_Instruction:_
Please answer these questions from the LoRA training issue below:
(a) What value is given for the --steps option in the training command?
(b) How many files does the output report finding?
(c) How many lora layers does the output list?

_Excerpt:_
Skip to content

Lora training issue #43

Description

@Lu-Gru

Hello,
Everything seams to be working correctly, i.e. running gradio / cli / tests all passes, but when I attempt to train LORA I do encounter issue, output below:

(venv) Y:\AI_ToolKit\SA3\stable-audio-3>python scripts/train_lora.py     --model medium-base     --data_dir Y:\AI_ToolKit\SA3\stable-audio-3/../my_data     --rank 16     --adapter_type dora-rows      --save_dir Y:\AI_ToolKit\SA3\stable-audio-3/../out_lora         --checkpoint_every 500  --demo_every 500        --logger "csv"  --name "tekLora"        --num_workers 1         --batch_size 1  --lr 0.0001     --steps 1000
Seed set to 42
Y:\AI_ToolKit\SA3\venv\lib\site-packages\torch\nn\utils\weight_norm.py:143: FutureWarning: `torch.nn.utils.weight_norm` is deprecated in favor of `torch.nn.utils.parametrizations.weight_norm`.
  WeightNorm.apply(module, name, dim)
Found 5 files
LoRA config: rank=16, alpha=16, adapter_type=dora-rows
lora layers: 229
Demo sample 0: prompt=techno, fast seconds_total=16
Demo sample 1: prompt=techno, fast seconds_total=16
Demo sample 2: prompt=techno, fast seconds_total=16
Demo sample 3: prompt=techno, fast seconds_total=16
Using bfloat16 Automatic Mixed Precision (AMP)

Spatial data with pictures
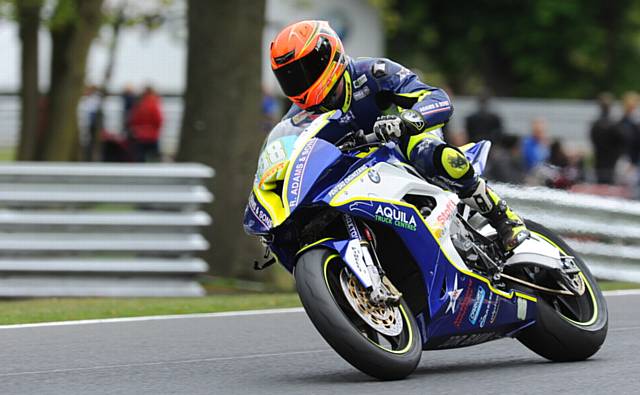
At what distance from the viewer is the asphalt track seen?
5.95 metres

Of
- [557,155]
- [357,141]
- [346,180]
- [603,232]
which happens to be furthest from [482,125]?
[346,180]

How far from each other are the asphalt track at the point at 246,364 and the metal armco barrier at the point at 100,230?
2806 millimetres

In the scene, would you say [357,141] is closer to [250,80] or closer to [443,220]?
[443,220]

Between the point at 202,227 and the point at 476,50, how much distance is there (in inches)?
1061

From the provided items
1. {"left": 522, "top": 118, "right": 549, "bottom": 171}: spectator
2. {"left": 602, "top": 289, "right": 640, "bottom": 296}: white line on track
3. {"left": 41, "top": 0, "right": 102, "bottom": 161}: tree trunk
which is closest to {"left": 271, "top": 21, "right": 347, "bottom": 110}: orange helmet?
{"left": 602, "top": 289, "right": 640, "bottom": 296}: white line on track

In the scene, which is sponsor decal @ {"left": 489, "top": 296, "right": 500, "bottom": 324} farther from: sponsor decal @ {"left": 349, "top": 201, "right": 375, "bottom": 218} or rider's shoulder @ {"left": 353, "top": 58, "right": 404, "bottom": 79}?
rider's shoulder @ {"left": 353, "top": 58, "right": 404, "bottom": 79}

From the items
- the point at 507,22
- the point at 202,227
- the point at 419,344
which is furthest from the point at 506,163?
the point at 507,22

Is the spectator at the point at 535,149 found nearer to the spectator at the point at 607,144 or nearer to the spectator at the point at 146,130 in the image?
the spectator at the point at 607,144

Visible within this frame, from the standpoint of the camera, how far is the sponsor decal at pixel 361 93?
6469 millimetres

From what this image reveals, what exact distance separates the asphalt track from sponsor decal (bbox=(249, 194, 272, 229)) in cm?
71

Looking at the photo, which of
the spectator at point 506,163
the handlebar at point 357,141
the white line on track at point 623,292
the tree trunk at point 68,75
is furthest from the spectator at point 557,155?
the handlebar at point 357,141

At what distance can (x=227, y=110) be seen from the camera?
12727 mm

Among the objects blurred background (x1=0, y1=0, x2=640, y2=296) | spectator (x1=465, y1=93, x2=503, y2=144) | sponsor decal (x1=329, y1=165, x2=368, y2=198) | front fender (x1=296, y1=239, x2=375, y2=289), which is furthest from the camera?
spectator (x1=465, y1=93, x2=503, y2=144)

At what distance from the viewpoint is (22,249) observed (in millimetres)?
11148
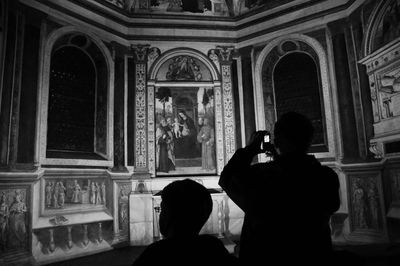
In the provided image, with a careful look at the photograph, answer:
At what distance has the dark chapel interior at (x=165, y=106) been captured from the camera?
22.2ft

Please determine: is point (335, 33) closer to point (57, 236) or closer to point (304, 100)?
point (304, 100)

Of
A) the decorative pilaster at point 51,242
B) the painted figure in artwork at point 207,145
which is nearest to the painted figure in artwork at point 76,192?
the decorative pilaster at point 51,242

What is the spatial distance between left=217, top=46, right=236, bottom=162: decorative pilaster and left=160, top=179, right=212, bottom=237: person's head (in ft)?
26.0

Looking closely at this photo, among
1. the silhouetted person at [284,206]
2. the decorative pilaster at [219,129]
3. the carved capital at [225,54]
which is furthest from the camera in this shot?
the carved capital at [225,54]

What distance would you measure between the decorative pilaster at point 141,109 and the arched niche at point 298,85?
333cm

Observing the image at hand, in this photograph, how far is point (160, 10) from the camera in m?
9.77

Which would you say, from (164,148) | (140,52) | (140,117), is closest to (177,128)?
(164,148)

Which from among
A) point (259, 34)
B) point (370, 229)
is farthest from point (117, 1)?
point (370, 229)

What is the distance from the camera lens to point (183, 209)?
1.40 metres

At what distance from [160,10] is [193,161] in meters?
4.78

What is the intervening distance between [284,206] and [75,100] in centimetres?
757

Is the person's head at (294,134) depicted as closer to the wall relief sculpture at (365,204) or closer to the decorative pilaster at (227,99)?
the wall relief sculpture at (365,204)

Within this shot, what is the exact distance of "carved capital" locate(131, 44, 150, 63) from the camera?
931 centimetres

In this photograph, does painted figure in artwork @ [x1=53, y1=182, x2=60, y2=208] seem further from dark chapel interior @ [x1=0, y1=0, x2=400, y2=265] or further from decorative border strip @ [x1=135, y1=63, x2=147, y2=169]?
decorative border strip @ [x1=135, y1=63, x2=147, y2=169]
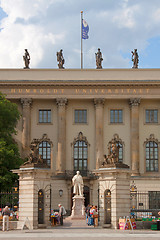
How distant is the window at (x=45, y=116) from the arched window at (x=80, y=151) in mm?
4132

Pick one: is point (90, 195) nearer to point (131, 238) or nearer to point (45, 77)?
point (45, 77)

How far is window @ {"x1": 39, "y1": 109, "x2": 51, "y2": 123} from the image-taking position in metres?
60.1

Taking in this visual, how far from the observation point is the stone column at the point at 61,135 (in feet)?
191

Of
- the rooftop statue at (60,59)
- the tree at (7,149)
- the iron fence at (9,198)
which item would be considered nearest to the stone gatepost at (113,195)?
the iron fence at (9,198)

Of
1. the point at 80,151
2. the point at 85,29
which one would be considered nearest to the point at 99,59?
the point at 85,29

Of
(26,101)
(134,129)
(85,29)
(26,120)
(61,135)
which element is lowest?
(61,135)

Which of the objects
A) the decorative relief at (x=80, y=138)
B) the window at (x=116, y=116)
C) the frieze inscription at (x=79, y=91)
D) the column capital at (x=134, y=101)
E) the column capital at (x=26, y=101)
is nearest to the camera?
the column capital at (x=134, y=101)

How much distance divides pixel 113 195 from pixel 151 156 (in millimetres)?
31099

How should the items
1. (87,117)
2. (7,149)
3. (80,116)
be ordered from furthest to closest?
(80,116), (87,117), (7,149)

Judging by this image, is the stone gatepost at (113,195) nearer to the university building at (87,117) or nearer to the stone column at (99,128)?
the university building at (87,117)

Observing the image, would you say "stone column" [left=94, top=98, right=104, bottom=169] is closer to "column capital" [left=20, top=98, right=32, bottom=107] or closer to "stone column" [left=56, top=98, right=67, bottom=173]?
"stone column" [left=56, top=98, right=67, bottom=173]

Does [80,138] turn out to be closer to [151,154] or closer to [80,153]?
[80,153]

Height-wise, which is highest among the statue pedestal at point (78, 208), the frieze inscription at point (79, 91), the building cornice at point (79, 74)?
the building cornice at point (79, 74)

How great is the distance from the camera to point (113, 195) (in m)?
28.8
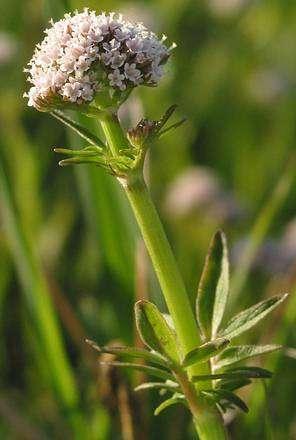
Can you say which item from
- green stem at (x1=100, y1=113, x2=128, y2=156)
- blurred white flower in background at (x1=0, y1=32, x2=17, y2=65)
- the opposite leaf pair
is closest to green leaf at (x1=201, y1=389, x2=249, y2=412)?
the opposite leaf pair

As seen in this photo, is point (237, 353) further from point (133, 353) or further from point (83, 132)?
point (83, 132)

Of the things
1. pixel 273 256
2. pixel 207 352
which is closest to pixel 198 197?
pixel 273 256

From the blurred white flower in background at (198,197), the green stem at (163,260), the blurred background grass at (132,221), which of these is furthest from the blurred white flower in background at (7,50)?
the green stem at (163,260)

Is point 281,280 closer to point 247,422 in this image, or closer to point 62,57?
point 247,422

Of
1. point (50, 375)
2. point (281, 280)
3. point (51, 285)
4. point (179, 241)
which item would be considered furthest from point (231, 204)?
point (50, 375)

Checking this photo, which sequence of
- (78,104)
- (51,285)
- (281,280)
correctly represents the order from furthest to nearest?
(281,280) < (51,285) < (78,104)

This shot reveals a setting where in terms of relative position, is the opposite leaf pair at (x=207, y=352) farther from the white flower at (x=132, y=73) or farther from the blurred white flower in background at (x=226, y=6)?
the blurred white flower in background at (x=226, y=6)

...

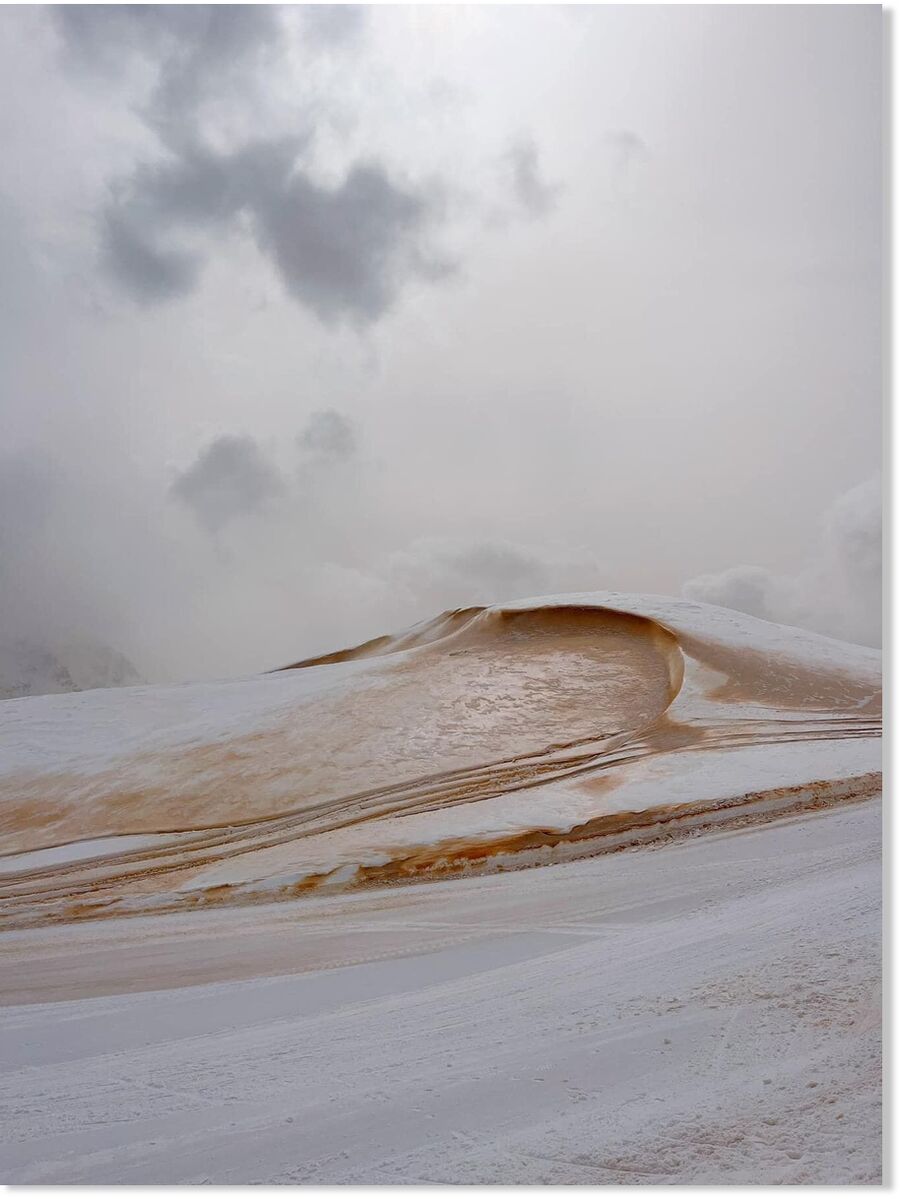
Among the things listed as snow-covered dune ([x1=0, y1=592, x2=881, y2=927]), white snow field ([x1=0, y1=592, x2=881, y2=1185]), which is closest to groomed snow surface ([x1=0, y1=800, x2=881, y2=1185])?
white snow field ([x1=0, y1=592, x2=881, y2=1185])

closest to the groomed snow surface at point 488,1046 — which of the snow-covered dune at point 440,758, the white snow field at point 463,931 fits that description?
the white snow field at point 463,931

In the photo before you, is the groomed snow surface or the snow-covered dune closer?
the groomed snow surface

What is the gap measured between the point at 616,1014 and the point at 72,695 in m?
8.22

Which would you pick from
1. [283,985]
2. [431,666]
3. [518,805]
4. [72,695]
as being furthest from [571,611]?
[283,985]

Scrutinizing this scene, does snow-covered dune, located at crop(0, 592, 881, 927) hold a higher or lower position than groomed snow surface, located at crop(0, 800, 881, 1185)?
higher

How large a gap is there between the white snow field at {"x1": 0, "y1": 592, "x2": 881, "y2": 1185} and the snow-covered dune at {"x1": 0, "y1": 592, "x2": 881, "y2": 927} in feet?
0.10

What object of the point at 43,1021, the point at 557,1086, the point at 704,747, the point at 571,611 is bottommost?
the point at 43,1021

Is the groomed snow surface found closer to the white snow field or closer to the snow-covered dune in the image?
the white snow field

_Answer to this problem:_
(a) 1000
(b) 5
(c) 229